Similarly, few residential homes seem to be built for living and moving effectively between rooms; few are designed to embrace the sights and sounds outside while balancing insulation and privacy inside. They are built for form and their names reflect it: the Queen Anne, the Craftsman, the Bungalow, the Ranch, the Suburban and so on. However, some designs like Shotgun Style homes are based on the flow of people between rooms, not the exterior design aesthetic. Either way, the appeal puts a design heritage in the primary and finding the most elegant solution of accommodation in the secondary. This reversed logic appears narcissistic to me and makes me revolt away from the form completely despite the few functional merits they may carry.
The excess of form would not bother me as much if function was not compromised. I am not bothered by Apple’s skeuomorphic app design as long as the software functions seamlessly and the mass-produced hardware is elegant and robust.
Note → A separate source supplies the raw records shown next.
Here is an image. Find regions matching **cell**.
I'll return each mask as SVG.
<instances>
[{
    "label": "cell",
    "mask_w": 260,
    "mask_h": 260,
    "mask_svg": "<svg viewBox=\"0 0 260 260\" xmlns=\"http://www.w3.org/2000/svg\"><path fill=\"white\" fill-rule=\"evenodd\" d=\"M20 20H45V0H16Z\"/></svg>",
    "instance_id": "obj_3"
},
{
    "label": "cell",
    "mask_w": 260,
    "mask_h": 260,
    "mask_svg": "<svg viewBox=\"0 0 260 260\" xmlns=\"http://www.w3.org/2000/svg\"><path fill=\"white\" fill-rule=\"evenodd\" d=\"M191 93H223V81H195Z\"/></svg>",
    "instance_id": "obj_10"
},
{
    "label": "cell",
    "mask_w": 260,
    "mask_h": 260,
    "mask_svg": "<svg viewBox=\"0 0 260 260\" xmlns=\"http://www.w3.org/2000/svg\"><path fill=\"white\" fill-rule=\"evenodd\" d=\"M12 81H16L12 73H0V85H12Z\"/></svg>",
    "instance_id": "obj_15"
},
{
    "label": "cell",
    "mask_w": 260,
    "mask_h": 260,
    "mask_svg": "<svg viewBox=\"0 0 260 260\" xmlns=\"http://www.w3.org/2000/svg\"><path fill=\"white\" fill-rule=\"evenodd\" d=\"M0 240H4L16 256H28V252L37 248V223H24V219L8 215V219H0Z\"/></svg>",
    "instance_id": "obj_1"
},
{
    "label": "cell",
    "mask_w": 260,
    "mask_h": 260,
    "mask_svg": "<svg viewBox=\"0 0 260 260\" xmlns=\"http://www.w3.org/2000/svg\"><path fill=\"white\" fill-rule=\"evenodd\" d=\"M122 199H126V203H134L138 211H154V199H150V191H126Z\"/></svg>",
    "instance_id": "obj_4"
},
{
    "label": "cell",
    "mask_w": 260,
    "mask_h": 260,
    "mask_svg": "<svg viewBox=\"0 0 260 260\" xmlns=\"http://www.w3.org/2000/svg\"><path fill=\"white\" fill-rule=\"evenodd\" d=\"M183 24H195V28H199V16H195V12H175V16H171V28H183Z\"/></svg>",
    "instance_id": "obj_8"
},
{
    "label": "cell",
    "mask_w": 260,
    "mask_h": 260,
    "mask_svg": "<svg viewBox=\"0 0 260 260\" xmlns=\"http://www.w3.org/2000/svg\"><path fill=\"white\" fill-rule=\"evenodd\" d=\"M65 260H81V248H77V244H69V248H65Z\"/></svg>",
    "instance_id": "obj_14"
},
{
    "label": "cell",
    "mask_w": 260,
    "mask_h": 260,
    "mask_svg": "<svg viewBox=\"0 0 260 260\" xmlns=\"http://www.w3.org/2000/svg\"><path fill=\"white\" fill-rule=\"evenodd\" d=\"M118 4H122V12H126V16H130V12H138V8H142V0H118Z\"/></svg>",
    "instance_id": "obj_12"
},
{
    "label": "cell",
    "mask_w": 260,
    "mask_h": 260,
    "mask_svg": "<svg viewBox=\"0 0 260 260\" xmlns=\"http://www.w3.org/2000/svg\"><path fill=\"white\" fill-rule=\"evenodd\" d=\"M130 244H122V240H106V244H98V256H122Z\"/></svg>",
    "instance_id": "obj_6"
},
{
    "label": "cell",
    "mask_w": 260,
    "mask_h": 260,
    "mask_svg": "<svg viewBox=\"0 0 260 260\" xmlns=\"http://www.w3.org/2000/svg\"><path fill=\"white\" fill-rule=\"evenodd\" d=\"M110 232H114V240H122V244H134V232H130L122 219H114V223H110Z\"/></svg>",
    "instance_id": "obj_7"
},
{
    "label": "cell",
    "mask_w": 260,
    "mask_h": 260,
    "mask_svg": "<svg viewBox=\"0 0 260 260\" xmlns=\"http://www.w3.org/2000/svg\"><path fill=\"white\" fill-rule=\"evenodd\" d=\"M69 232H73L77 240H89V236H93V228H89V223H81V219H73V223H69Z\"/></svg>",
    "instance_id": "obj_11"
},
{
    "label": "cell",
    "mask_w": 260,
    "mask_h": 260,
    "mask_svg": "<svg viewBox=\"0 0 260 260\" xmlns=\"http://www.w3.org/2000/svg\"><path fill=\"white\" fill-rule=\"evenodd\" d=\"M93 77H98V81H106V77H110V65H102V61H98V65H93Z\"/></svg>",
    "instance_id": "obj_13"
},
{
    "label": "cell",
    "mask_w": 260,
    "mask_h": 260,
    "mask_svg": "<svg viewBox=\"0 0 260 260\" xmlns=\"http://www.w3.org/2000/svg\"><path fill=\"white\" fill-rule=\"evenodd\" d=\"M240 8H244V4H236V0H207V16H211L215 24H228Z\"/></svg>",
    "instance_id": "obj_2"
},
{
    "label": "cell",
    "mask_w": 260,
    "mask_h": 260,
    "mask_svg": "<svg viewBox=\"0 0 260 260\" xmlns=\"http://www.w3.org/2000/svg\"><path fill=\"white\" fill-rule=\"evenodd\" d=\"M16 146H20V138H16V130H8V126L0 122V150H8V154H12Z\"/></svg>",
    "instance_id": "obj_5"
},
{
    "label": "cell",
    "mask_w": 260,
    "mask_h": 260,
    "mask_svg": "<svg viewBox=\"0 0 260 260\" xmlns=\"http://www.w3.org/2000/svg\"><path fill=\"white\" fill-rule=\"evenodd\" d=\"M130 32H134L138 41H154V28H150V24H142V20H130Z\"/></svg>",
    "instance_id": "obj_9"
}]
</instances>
I am not bothered by Metro UI’s lack of ’emotion’ either (I do find subjective pleasure in using some skeuomorphed apps when my human instincts find familiarity in the software’s design). When using Windows Vista at work, I customize the look and feel of the operating system so that it may be least intrusive in my work-flow, which is primary. I hide the pixel-robbing Excel ribbons, resorting to a handful of small icons and to my memory of key-board shortcuts so I can maximize viewing the rows and columns of a large Excel document. As a response to multi-tasking and constant distractions, I keep my desk uncluttered and knolled.
The abundance of function-less form overwhelms my senses. Inefficiencies of a poorly laid out building, jittery software, jam-packed menus and buttons in excel, throw-away appliances, wasteful use of space and many more get noticed constantly. My brain aggregates them all. My actions compensate for these inefficiencies, subconsciously finding equilibrium. I am, therefore, attracted to concepts of minimalism, to japanese aesthetics, utilitarian bicycles, easy recipes, plain clothing, cellular hiatus, and so on. And I am happy as long as I have an Apple product within easy reach.